Copy out every line below that contains the string "xmlns".

**RECORDS TO USE:**
....................
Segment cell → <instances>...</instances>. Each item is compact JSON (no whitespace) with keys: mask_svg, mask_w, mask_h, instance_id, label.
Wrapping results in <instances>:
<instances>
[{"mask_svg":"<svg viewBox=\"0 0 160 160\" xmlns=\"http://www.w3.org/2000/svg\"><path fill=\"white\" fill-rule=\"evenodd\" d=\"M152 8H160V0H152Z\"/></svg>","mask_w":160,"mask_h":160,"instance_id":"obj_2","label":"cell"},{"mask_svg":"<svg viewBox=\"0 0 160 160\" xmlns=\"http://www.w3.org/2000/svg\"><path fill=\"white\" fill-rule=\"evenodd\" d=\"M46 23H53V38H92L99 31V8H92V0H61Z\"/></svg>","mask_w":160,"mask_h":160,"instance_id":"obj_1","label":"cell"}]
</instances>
....................
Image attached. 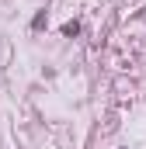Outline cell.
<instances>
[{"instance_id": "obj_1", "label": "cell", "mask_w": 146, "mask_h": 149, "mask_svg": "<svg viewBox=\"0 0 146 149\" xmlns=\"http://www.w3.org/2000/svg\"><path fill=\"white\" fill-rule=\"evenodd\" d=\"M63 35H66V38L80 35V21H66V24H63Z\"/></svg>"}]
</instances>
....................
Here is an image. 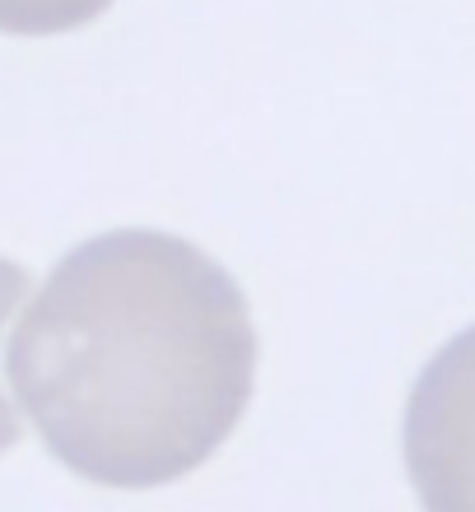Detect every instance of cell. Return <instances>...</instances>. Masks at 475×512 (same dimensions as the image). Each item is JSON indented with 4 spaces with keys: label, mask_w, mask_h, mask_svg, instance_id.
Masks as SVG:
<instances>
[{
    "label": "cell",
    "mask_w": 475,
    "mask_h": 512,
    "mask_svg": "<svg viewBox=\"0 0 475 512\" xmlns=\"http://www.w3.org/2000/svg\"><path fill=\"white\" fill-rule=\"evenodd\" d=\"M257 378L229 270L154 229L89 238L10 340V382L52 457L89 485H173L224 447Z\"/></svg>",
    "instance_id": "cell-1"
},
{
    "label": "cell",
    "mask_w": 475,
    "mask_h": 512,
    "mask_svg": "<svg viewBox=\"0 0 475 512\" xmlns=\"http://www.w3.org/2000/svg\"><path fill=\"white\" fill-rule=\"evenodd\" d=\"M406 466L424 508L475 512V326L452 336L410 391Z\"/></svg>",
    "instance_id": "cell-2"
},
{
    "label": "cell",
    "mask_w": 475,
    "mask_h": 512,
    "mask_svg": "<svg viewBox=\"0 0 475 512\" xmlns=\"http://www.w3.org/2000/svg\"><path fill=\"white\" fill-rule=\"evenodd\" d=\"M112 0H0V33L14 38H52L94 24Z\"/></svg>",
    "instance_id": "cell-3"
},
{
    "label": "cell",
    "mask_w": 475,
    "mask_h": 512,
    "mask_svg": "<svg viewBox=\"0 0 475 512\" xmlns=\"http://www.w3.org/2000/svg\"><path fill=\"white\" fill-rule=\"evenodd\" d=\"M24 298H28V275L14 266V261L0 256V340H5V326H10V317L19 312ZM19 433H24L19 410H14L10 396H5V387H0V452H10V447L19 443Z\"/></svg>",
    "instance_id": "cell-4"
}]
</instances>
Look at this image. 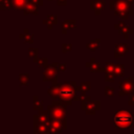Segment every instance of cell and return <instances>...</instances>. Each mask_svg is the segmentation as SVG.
....................
**RESULT OF THIS EXERCISE:**
[{"mask_svg":"<svg viewBox=\"0 0 160 160\" xmlns=\"http://www.w3.org/2000/svg\"><path fill=\"white\" fill-rule=\"evenodd\" d=\"M152 8H160V0H152Z\"/></svg>","mask_w":160,"mask_h":160,"instance_id":"obj_2","label":"cell"},{"mask_svg":"<svg viewBox=\"0 0 160 160\" xmlns=\"http://www.w3.org/2000/svg\"><path fill=\"white\" fill-rule=\"evenodd\" d=\"M46 23H53V38H92L99 31V8H92V0H61Z\"/></svg>","mask_w":160,"mask_h":160,"instance_id":"obj_1","label":"cell"}]
[{"instance_id": "obj_1", "label": "cell", "mask_w": 146, "mask_h": 149, "mask_svg": "<svg viewBox=\"0 0 146 149\" xmlns=\"http://www.w3.org/2000/svg\"><path fill=\"white\" fill-rule=\"evenodd\" d=\"M63 35H66V38L80 35V21H66V24H63Z\"/></svg>"}]
    "mask_svg": "<svg viewBox=\"0 0 475 512\" xmlns=\"http://www.w3.org/2000/svg\"><path fill=\"white\" fill-rule=\"evenodd\" d=\"M257 378L229 270L154 229L89 238L10 340V382L52 457L89 485H173L224 447Z\"/></svg>",
    "mask_svg": "<svg viewBox=\"0 0 475 512\" xmlns=\"http://www.w3.org/2000/svg\"><path fill=\"white\" fill-rule=\"evenodd\" d=\"M406 466L424 508L475 512V326L452 336L410 391Z\"/></svg>",
    "mask_svg": "<svg viewBox=\"0 0 475 512\" xmlns=\"http://www.w3.org/2000/svg\"><path fill=\"white\" fill-rule=\"evenodd\" d=\"M112 0H0V33L14 38H52L94 24Z\"/></svg>",
    "mask_svg": "<svg viewBox=\"0 0 475 512\" xmlns=\"http://www.w3.org/2000/svg\"><path fill=\"white\" fill-rule=\"evenodd\" d=\"M24 298H28V275L14 266V261L0 256V340H5V326H10V317L19 312ZM19 433H24L19 410H14L10 396H5V387H0V452H10V447L19 443Z\"/></svg>",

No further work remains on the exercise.